マライアキャリー、クリスティーナアギレラ、ビヨンセ、デスティニーズチャイルド、メアリーJブライジ、デヴィッドボウイ、ジェニファーロペス、ホイットニーヒューストンなどなど。ものすごい数のサウンドアンジニアリングを手がけてきた稀代のサウンドプロデューサー、トニーマセラッティ。

R&Bやヒップホップのサウンドプロダクションを得意とし、系列アーティストの信頼度がかなり高い人物。彼の名前を知らなくても、彼が手がけた楽曲はきっと知ってる曲も多いはず。

今回はそんな彼が手がけたkdラングの95年の作品「セクシュアリティ」のリミックスが、ニューコンピレーションアルバムの1曲として改めて収録された。

95年にリリースされたオリジナルアルバム「ALL YOU CAN EAT」に収録された「SEXUALITY」はさほどヒットはしなかったものの、彼女自身、また彼女のファンの間ではかなり人気の高い曲。当時人気だったTVドラマ「フレンズ」のサウンドトラックに収録されているので、もしかすると馴染みのある人も多いかもしれない。

このリミックスはヒップホップ流の分厚いトラックに彼女の澄んだヴォーカルを被せたダウナーなアレンジ。
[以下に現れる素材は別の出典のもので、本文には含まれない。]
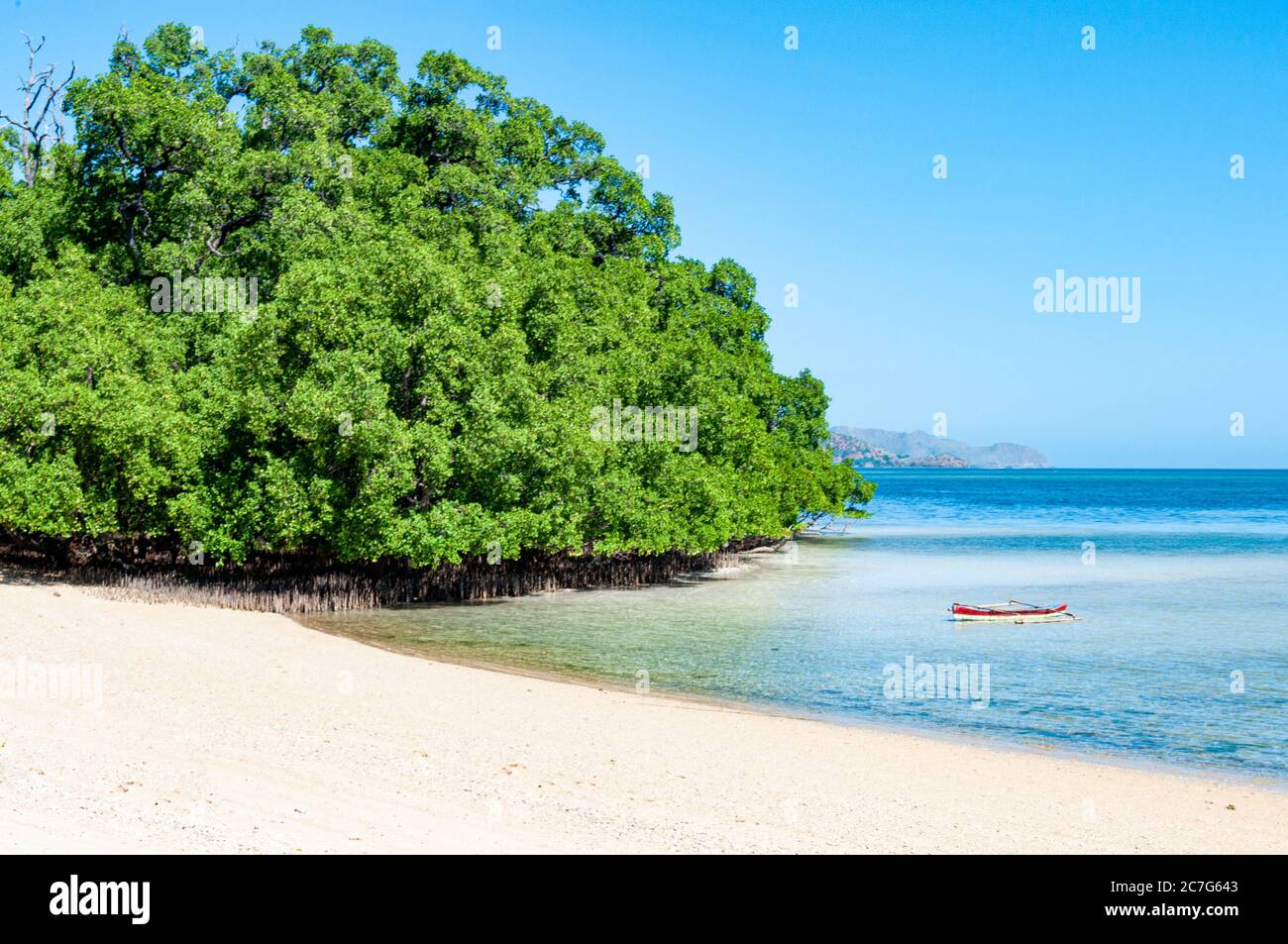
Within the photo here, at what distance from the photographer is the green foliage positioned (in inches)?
1374

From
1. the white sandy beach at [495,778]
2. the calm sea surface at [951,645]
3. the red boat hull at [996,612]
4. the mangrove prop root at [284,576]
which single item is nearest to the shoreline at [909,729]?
the calm sea surface at [951,645]

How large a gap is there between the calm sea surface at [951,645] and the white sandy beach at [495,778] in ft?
10.3

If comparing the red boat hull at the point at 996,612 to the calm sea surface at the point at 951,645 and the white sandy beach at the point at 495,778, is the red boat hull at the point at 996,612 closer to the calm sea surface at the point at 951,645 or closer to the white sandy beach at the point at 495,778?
the calm sea surface at the point at 951,645

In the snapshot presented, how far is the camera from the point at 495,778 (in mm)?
14539

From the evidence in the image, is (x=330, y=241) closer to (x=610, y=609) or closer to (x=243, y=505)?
(x=243, y=505)

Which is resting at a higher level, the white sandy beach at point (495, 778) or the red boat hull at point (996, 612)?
the white sandy beach at point (495, 778)

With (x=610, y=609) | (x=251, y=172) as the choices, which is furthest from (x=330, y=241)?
(x=610, y=609)

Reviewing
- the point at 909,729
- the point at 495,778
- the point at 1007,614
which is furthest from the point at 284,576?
the point at 495,778

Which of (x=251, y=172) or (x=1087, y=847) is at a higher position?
(x=251, y=172)

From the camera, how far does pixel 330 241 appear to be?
1708 inches

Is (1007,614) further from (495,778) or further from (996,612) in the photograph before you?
(495,778)

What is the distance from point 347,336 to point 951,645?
2441cm

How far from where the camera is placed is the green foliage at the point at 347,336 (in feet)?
115
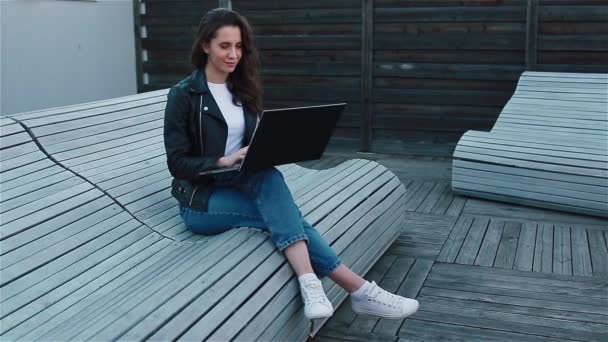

テンポは変えておらず音色のみを変えているので、意地悪にいうと芸のない仕上がりとも言えそうだが、強く利かせたベースにストリングスを生かす、まるで多様性を意識したようなアレンジは原曲から20年以上経った今の時代にこそぴったりだと感心した。数あるリミックスからこのバージョンを収録するということは、きっとそういうことなんだろうとも思ったが。

5月はプライド月間ということで世界中でLGBTQへの関心を訴える期間となっている。レズビアンである彼女らしいアプローチで、かつての作品を見事に今へと意味を持たせている重要な作品だと思った。そしてやっぱり彼女の歌は世界一。ものすごく素晴らしい。

この曲以外にもKDラングのリミックスには名曲が多いので、このアルバムは「買い」であると強く勧めたい。